(Stored data)
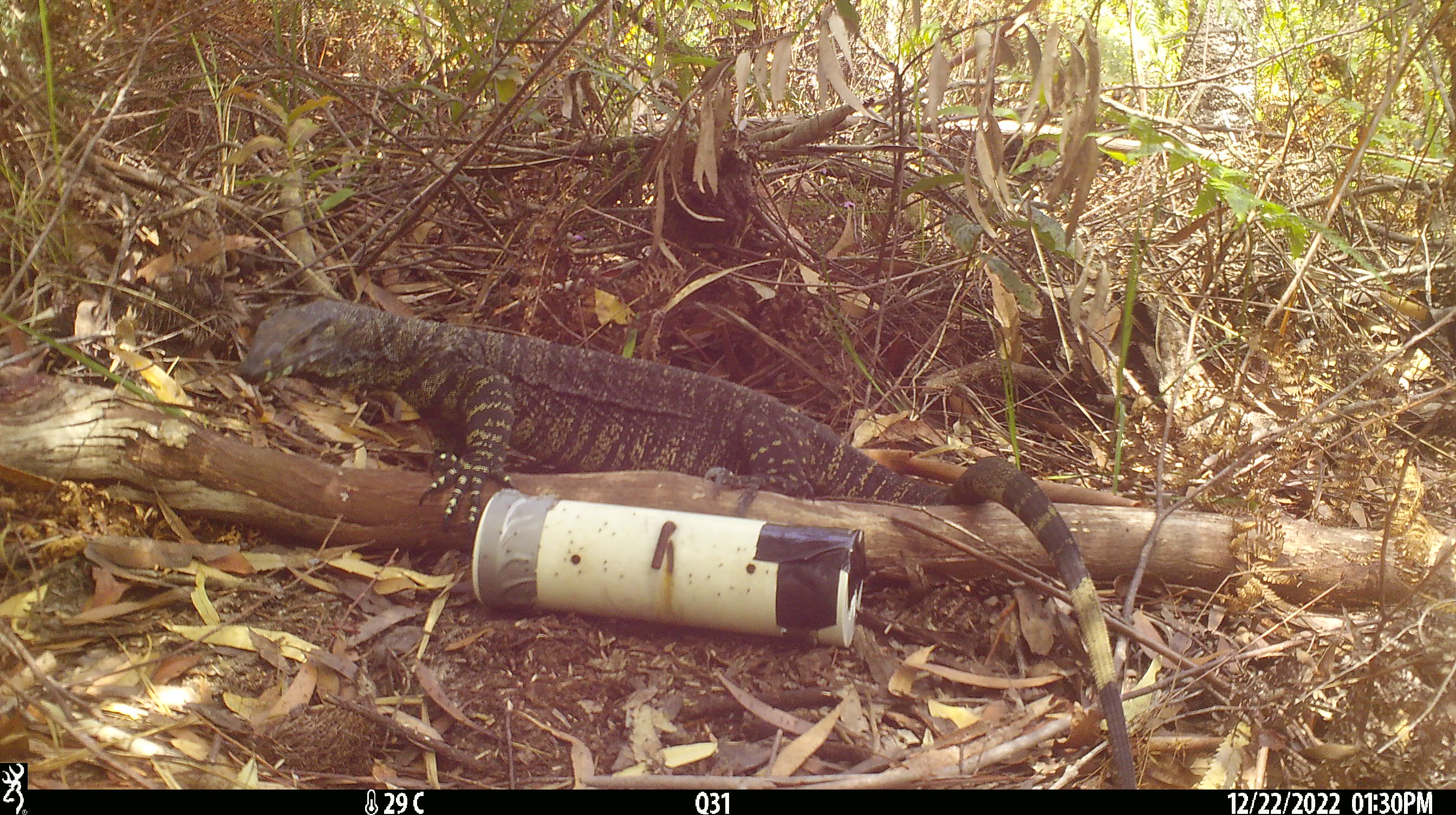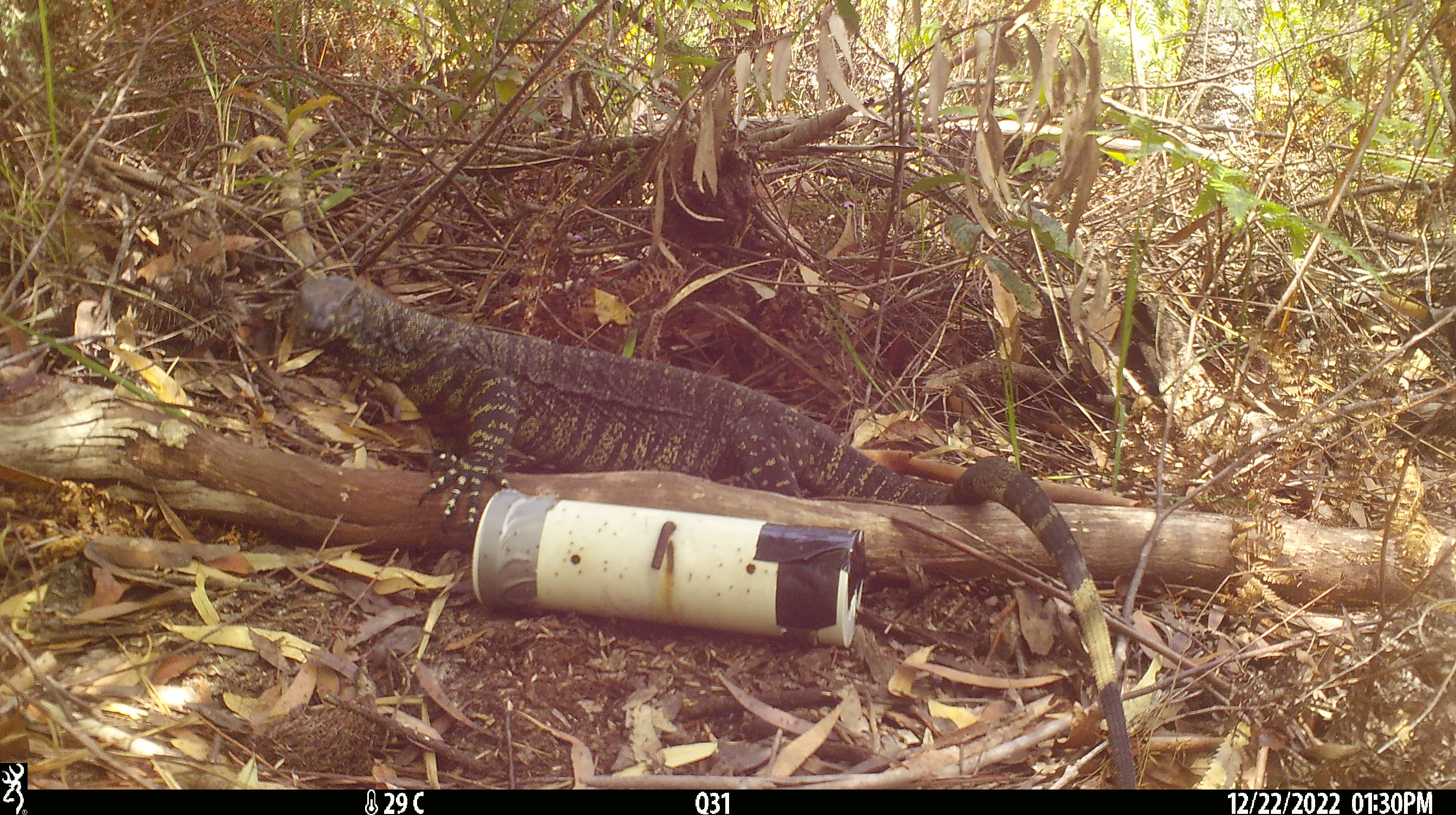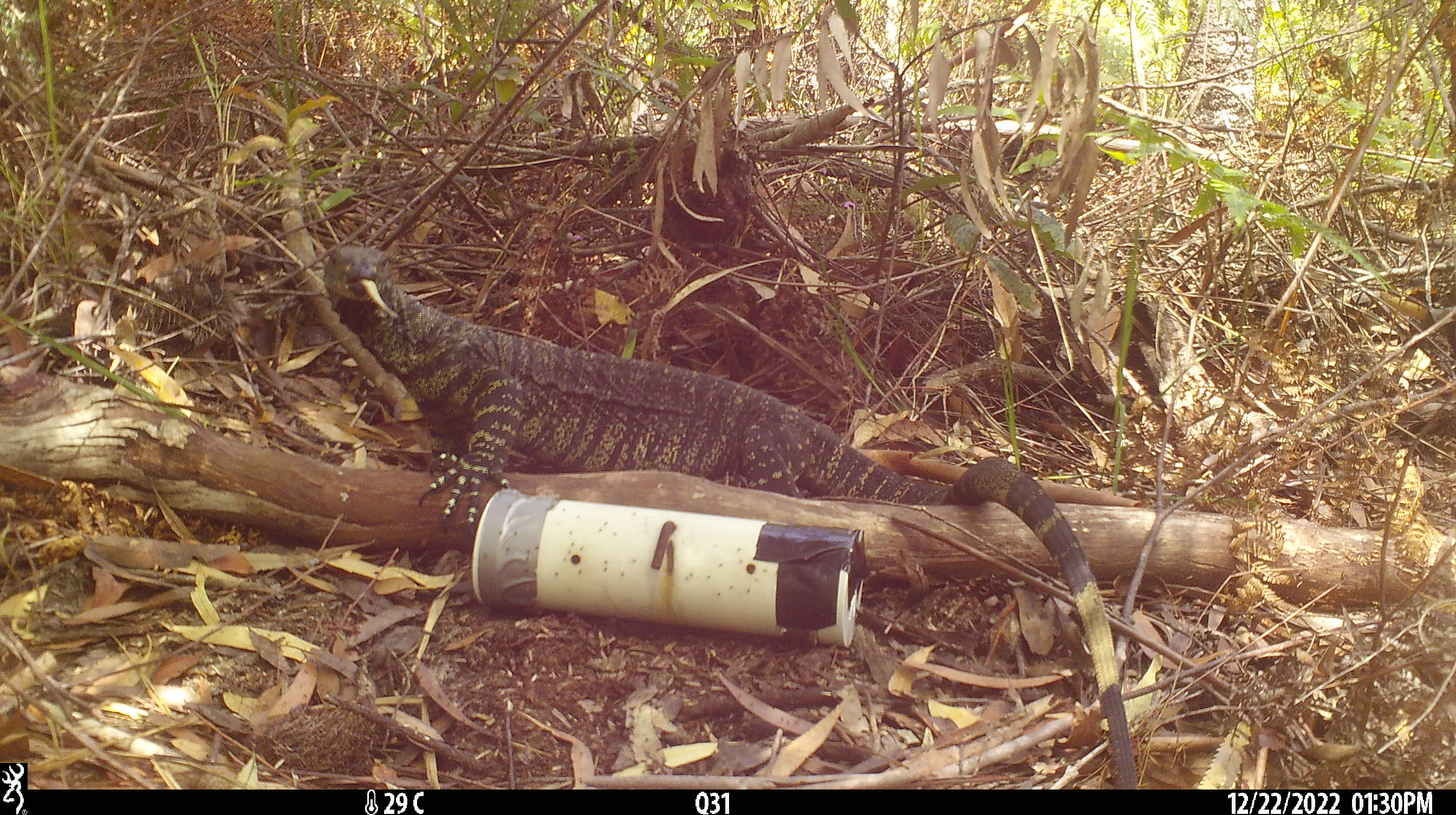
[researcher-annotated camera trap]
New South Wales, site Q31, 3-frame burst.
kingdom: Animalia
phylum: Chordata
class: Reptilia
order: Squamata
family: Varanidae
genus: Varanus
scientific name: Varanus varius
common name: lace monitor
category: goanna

* * *

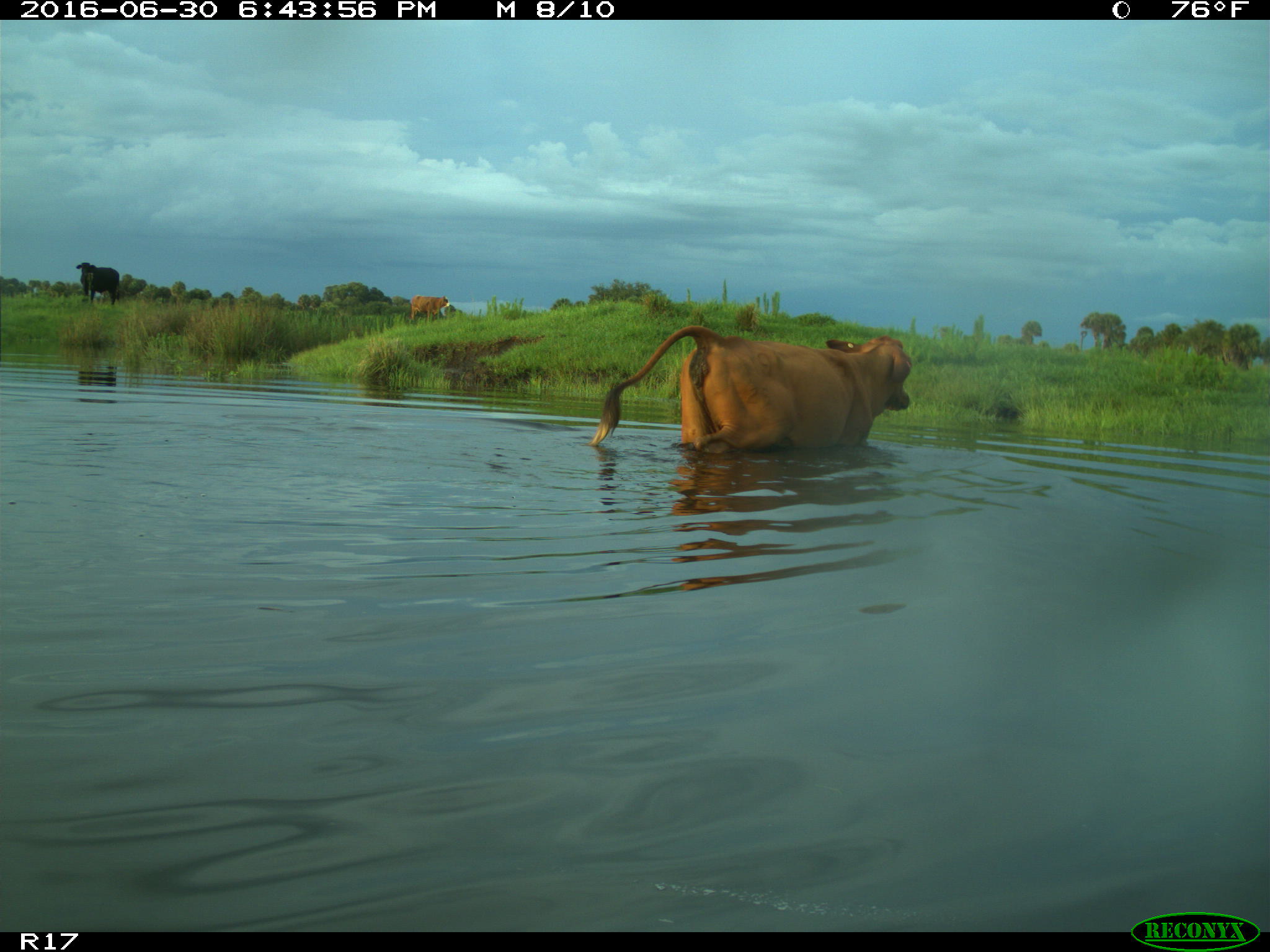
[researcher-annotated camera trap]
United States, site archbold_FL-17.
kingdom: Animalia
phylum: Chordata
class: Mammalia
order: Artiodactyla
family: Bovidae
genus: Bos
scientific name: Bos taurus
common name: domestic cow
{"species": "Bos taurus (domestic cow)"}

→ Work order
Search the data for the string "site" and copy out every line where it is found.

→ Exercise output
New South Wales, site Q31, 3-frame burst.
United States, site archbold_FL-17.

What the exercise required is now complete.